Bail locatif et animaux.

 


Beaucoup de gens se sont vu refuser un logement parce qu'ils ont un petit compagnon.

En France :
c'est la loi du 9 juillet 1970 qui fixe les principes généraux de la détention d'animaux familiers par les locataires. Plus particulièrement l'article 10 précise :

"Est réputée non écrite, toute stipulation tendant à interdire la détention d'un animal dans un local d'habitation dans la mesure où elle concerne un animal familier".
Cette détention est toutefois subordonnée au fait que l'animal ne cause aucun dégât à l'immeuble, ni aucun trouble de jouissance aux autres occupants.

Autrement dit, il est illégal d'interdire la présence d'un animal de compagnie dans un logement.

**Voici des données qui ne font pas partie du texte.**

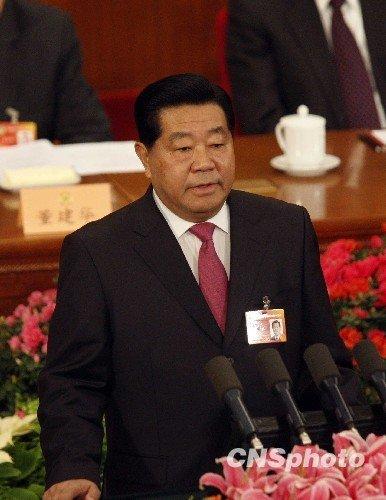 贾庆林作政协常委会工作报告 强调五个必须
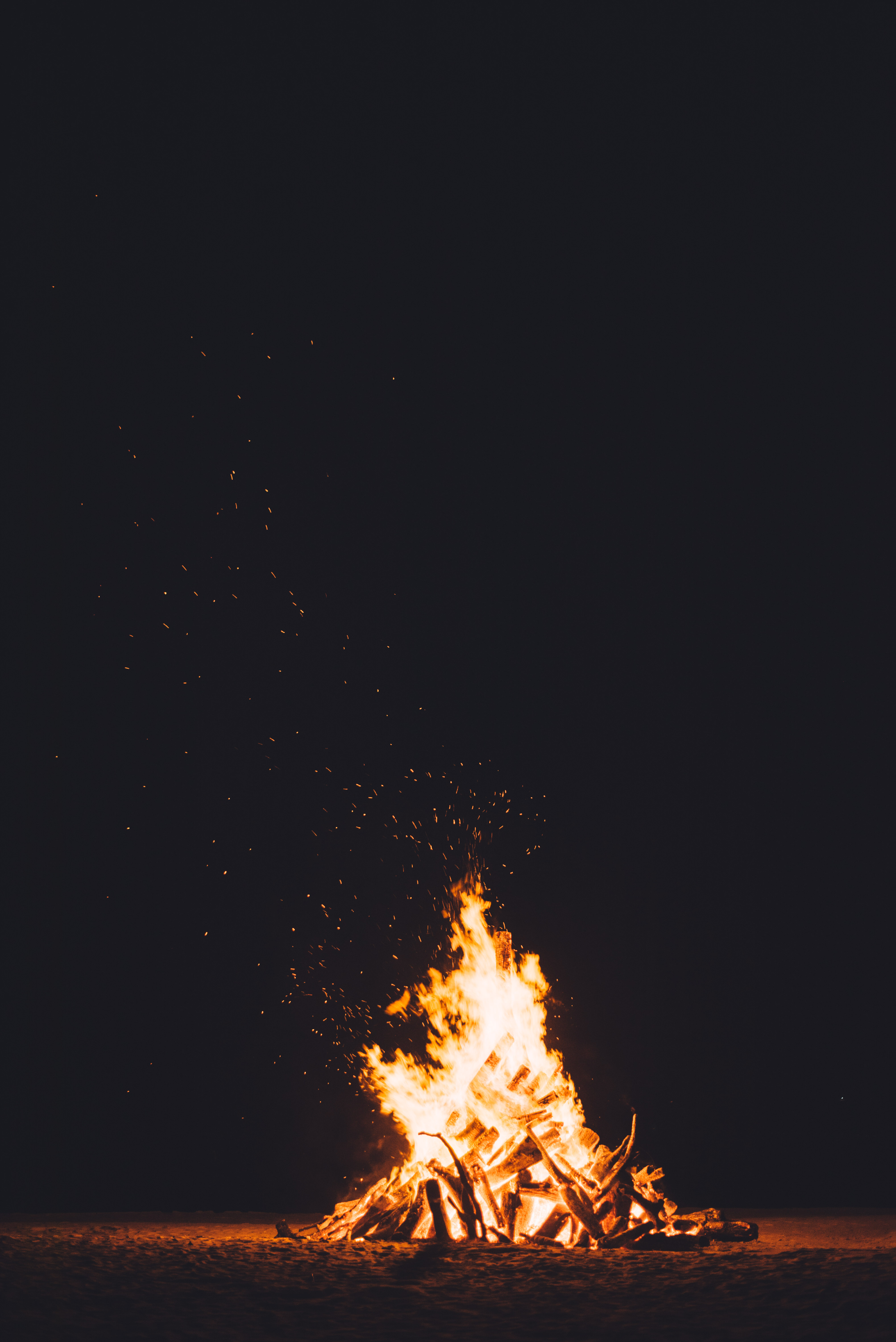 Campfire at night, fire, fire, flame, flare, burning logs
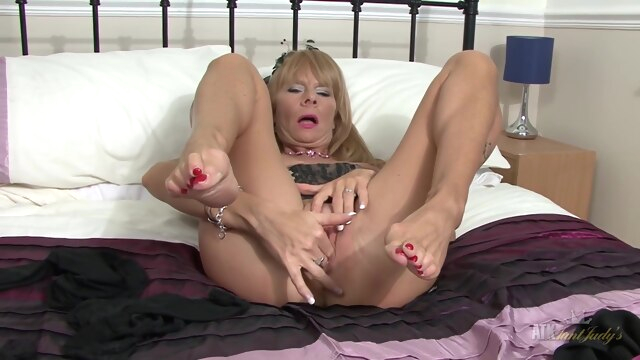 mature blonde feet blonde fetish foot fetish
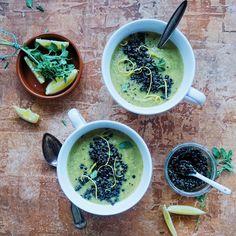 Vanløse blues.....: Cremet broccolisuppe med pesto linser og ristet chiabrød ( V + GF )
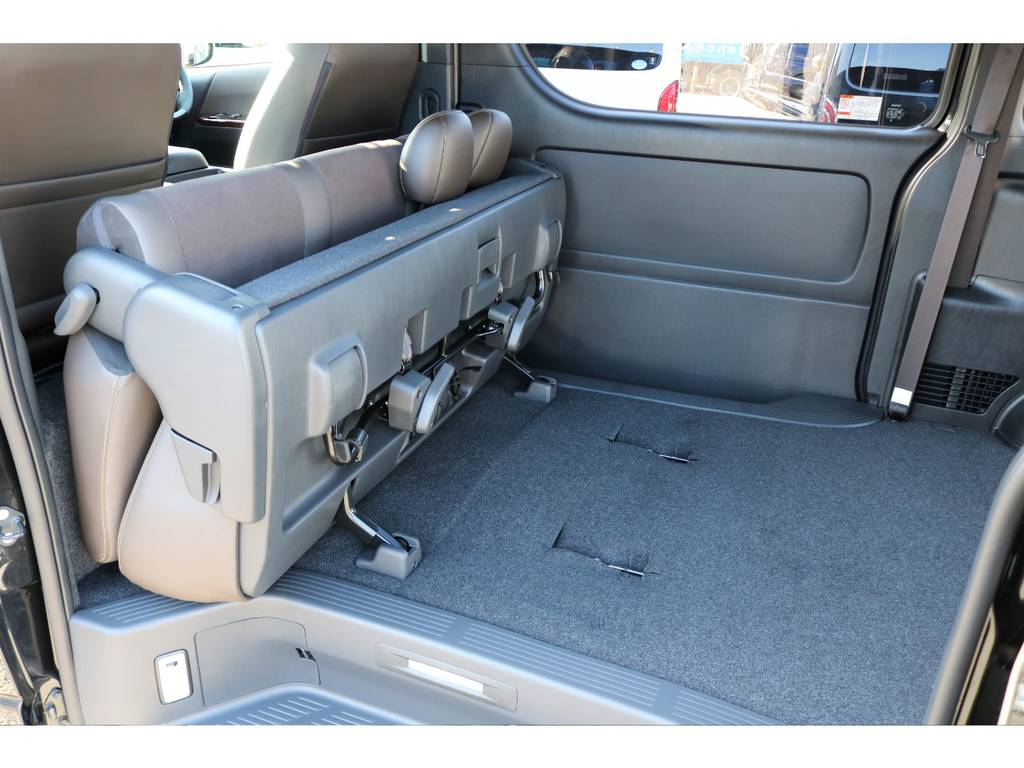 折り畳み式セカンドシート!! | トヨタ ハイエースバン 2.8 スーパーGL 50TH アニバーサリー リミテッド ロングボディ ディーゼルターボ 50TH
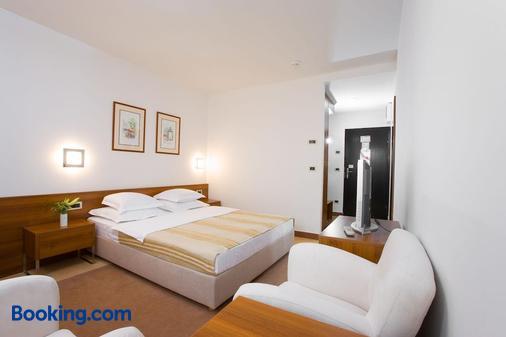 Hotel Laguna - Zagreb - Bedroom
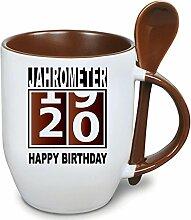 Becher Braun mit Keramiklöffel zum 20. Geburtstag. * Jahrometer * Wählen Sie aus 45 Tassen. Gerne ändern wir auch das Alter für Sie um. Alle Zahlen verfügbar.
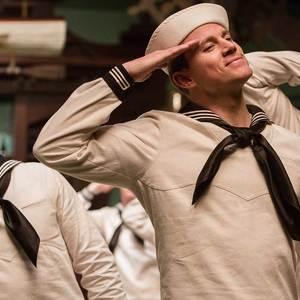 چنینگ تیتوم در نمایی از فیلم «درود بر سزار!»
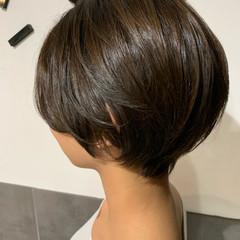 ショートヘア ハンサムショート ナチュラル ショートボブ ヘアスタイルや髪型の写真・画像
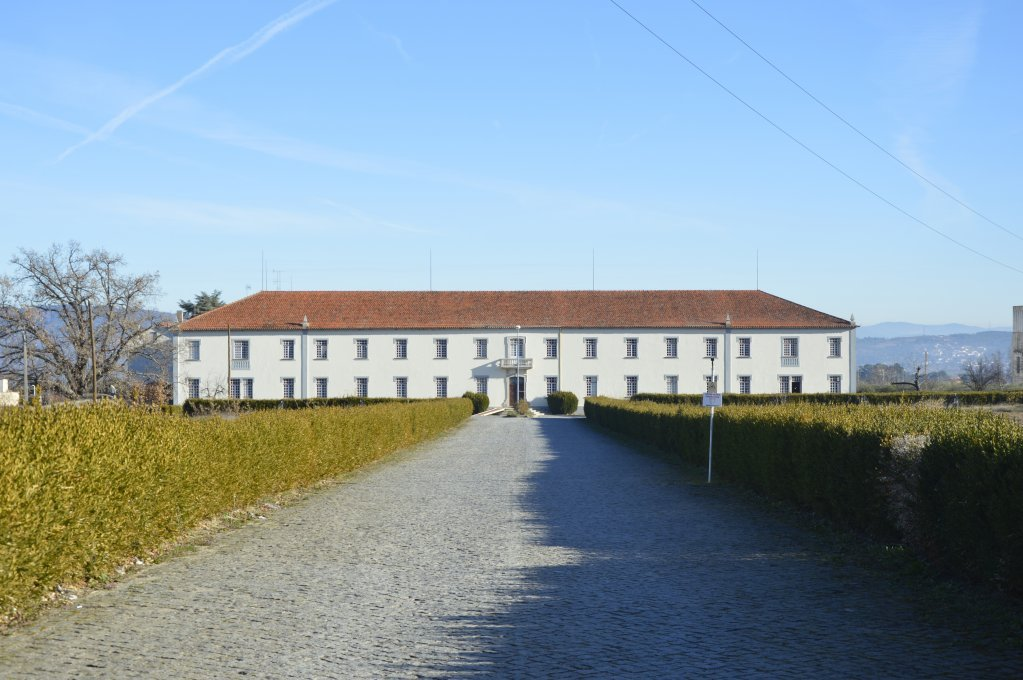 The town of Fundão rents the former religious seminary and its compound. Since September, the compound houses 19 migrants rescued by the Aquarius humanitarian vessel, who have been sent to Portugal as part of the European resettlement program. | Photo: Maëva Poulet / InfoMigrants.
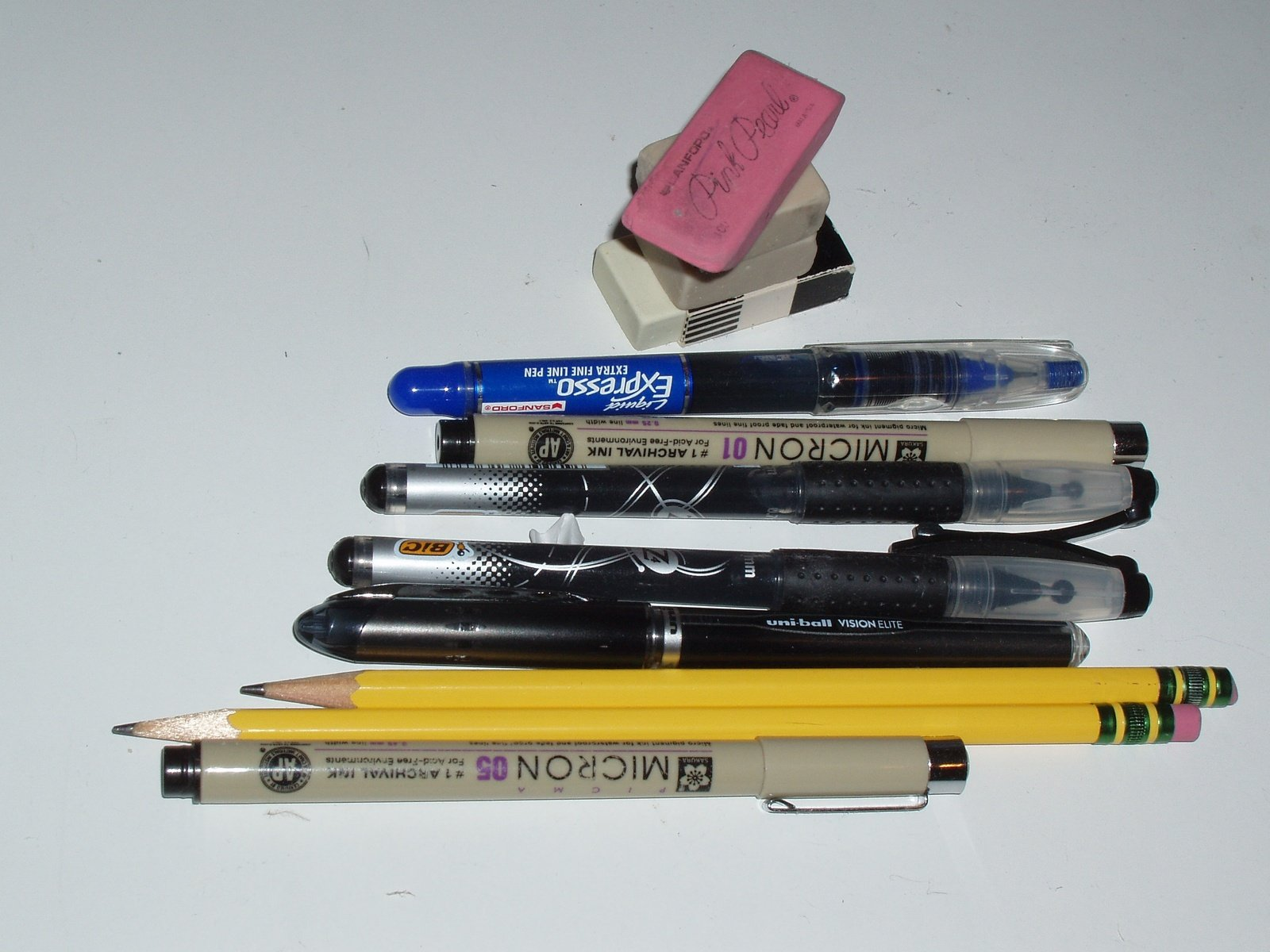 writing utensils How to improve your handwriting choose the right tools some people prefer pen, others pencils some like them larger, others smaller the important thing is to find a writing instrument that feels right in your hand.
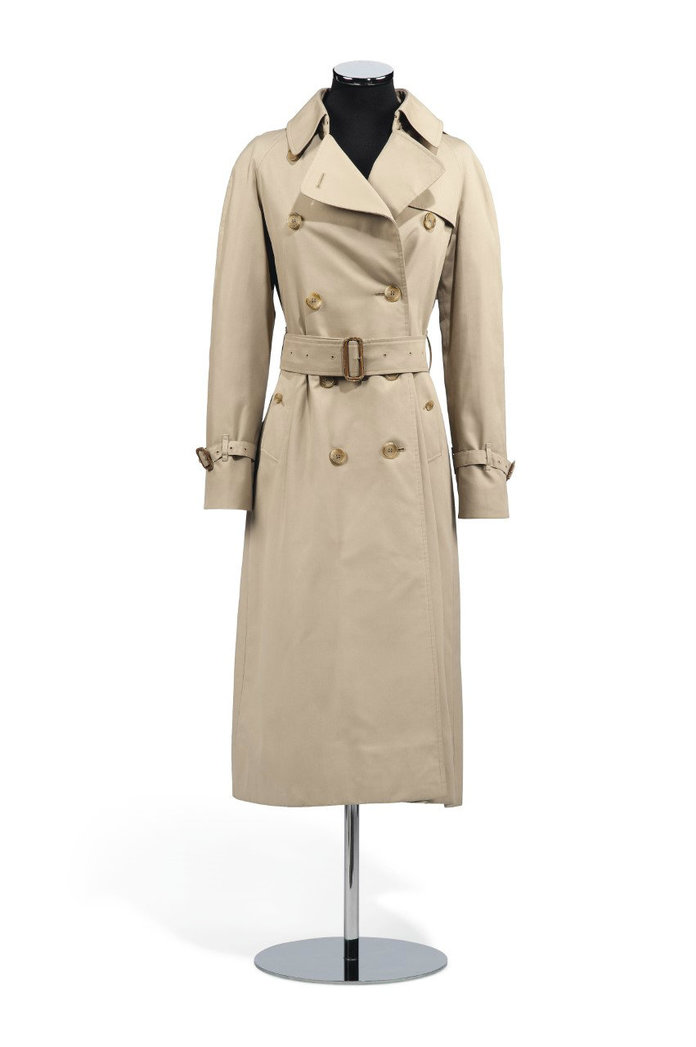 <p>Burberry Trench Coat</p>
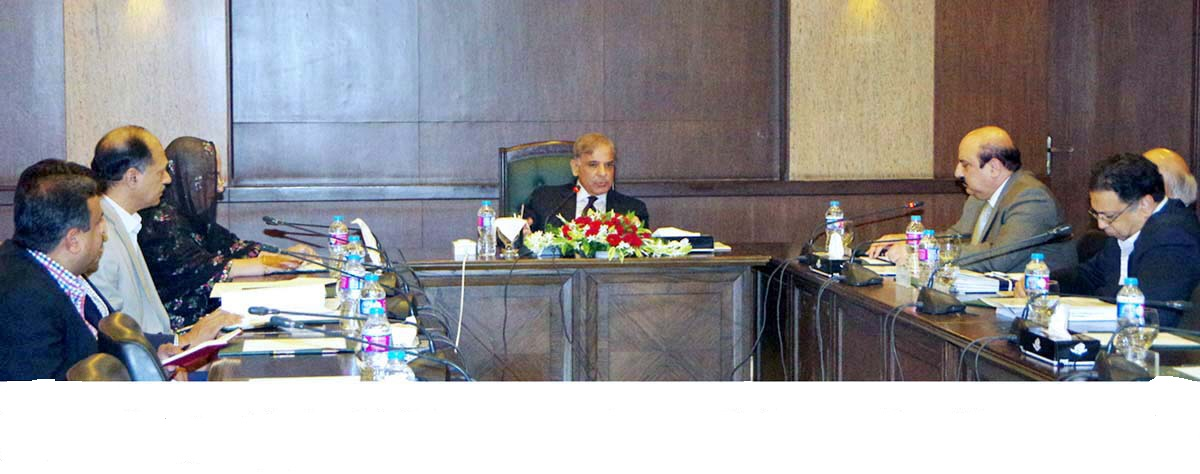 educational aid cm approves buying 150 000 laptops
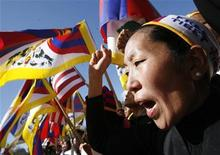 <p>Dimostranti pro Tibet a Washington. REUTERS/Jim Young (UNITED STATES RELIGION POLITICS CONFLICT)</p>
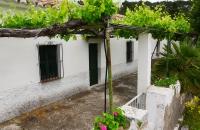 Altes Haus nahe Staumauer
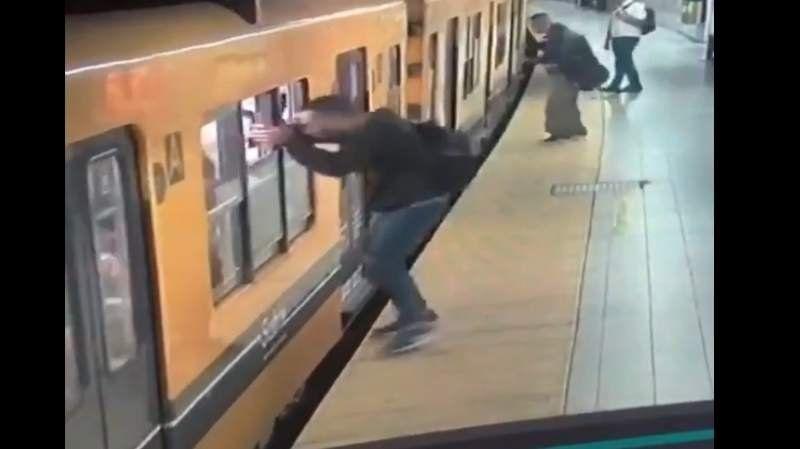 VIDEO: increíble triple robo por la ventana del subte en la línea C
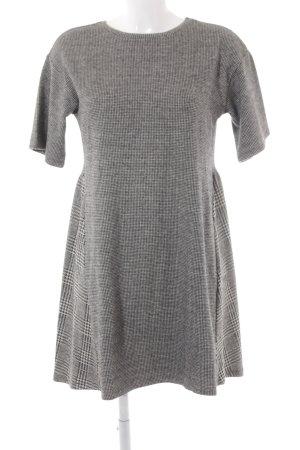 Zara A-Linien Kleid schwarz-weiß Hahnentrittmuster Casual-Look
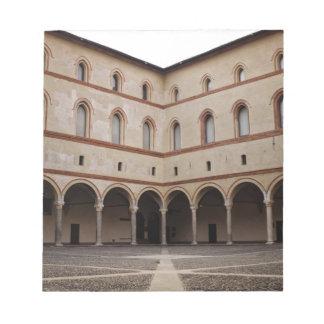 ミラノ、イタリアのSforzaの城(Castello Sforzesco) ノートパッド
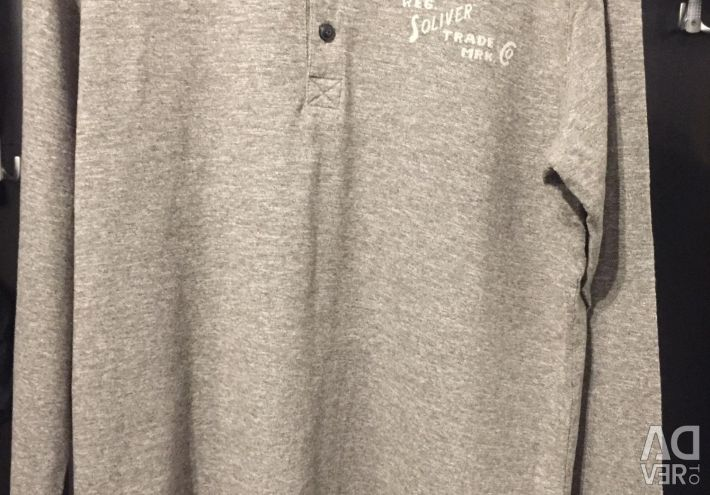 Button-down T-shirt
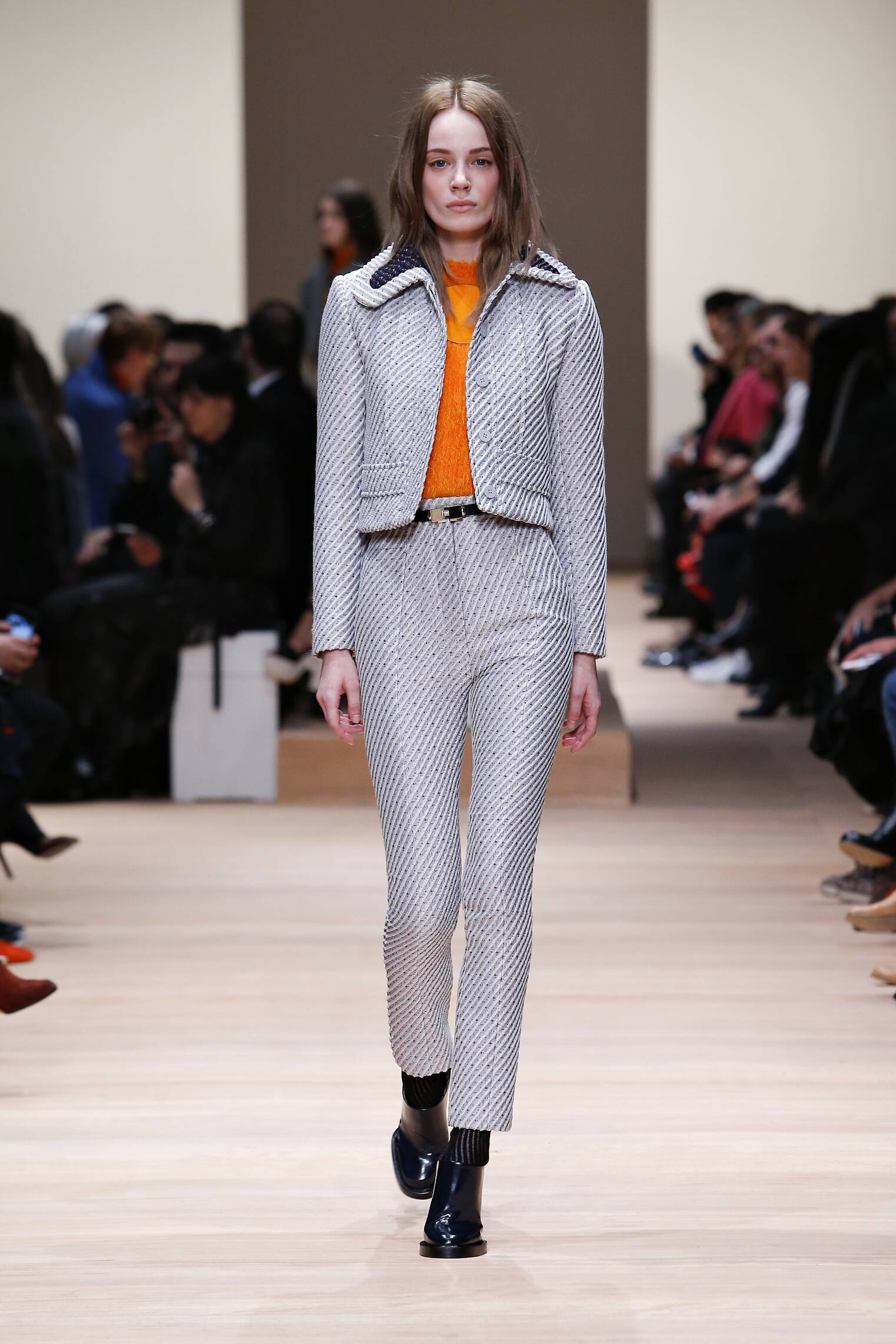Style Women Carven Collection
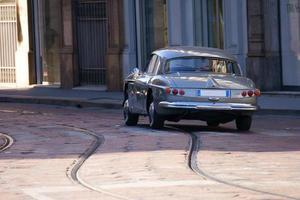 auto rijden in het centrum van Milaan foto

La loi du 6 janvier 1999 indique qu'à partir du 30 avril 1999, il sera possible d'interdire à de nouveaux locataires la détention des "chiens d'attaque".
C'est-à-dire selon l'arrêté interministériel du 27 avril 1999, un chien type :

  • Pitbull,
  • American Staffordshire Terrier,
  • Staffordshire Bull Terrier,
  • Boerbull et
  • Tosa Inu

En Belgique :
vous pouvez vous baser sur le Traité européen des Droits de l'Homme et plus particulièrement à l'article 8/1 ainsi libellé :

"Toute personne a droit au respect de sa vie privée et familiale, de son domicile et de sa correspondance."

Jurisprudence :
Par décision rendue le 21 octobre 1986 par le Tribunal Civil de Liège,
(parue dans la Jurisprudence de Liège, Mons et Bruxelles de 1987, p.578 et sq.)
il a été jugé que l'interdiction totale de détenir un animal domestique quelconque porte atteinte au droit à l'intégrité de la vie privée et de la vie familiale que consacre l'art. 8,1 de la Convention de sauvegarde des Droits de l'Homme du 04.11.1950. Cette disposition prime sur le droit interne et doit être appliquée par les juridictions nationales. Les particuliers ne peuvent instaurer des pénalités à caractère répressif, car le pouvoir répressif est hors commerce.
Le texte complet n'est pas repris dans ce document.